** THE TASK **
Reproduce, without alteration, every line of the data; exclude the images.

** SOURCE MATERIAL **
━━━
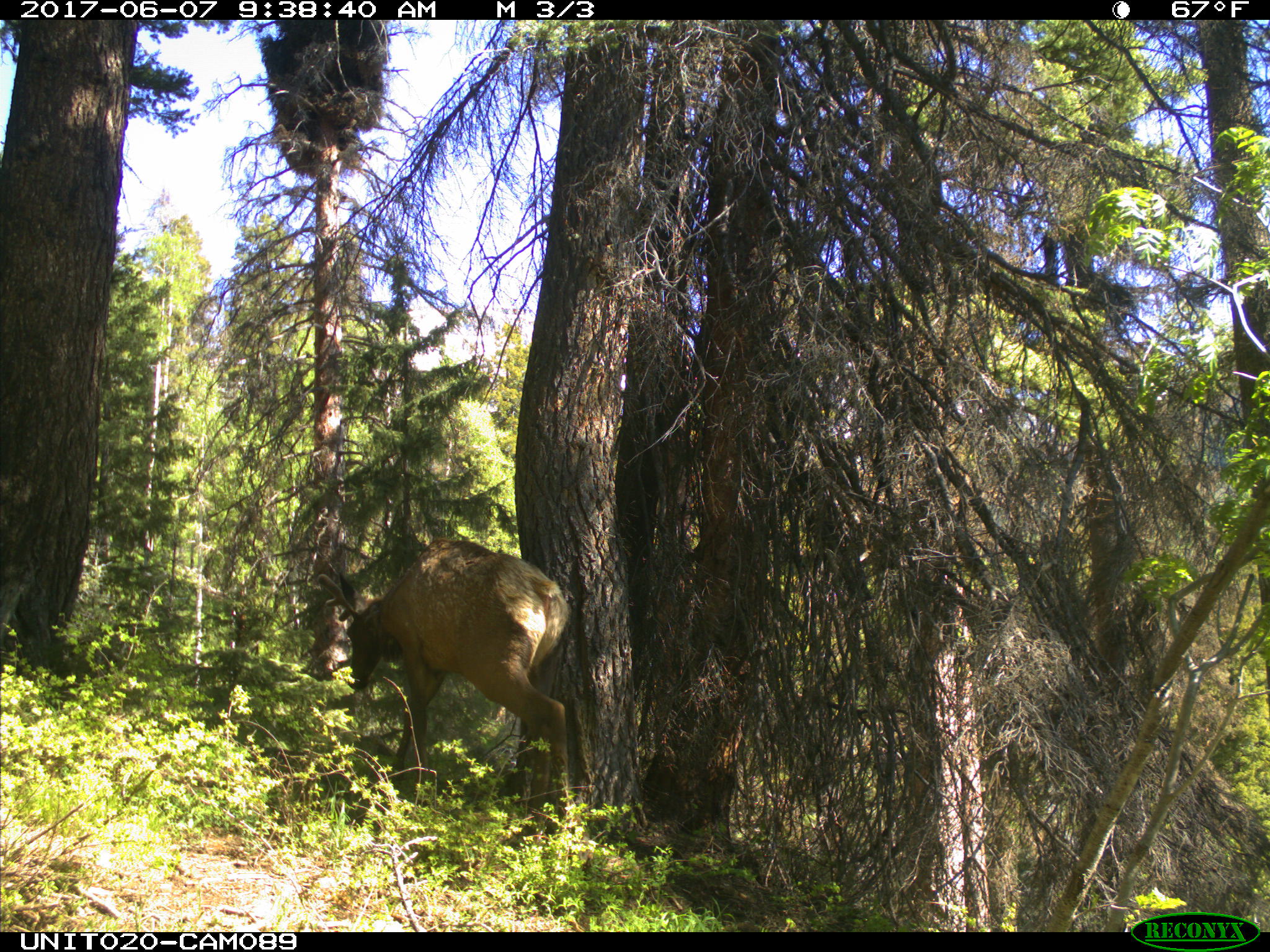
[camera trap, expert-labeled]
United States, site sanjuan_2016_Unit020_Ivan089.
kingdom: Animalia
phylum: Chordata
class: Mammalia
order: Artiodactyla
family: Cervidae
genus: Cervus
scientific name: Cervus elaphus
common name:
━━━
** ANSWER SPACE **
[camera trap, expert-labeled]
United States, site sanjuan_2016_Unit020_Ivan089.
kingdom: Animalia
phylum: Chordata
class: Mammalia
order: Artiodactyla
family: Cervidae
genus: Cervus
scientific name: Cervus elaphus
common name:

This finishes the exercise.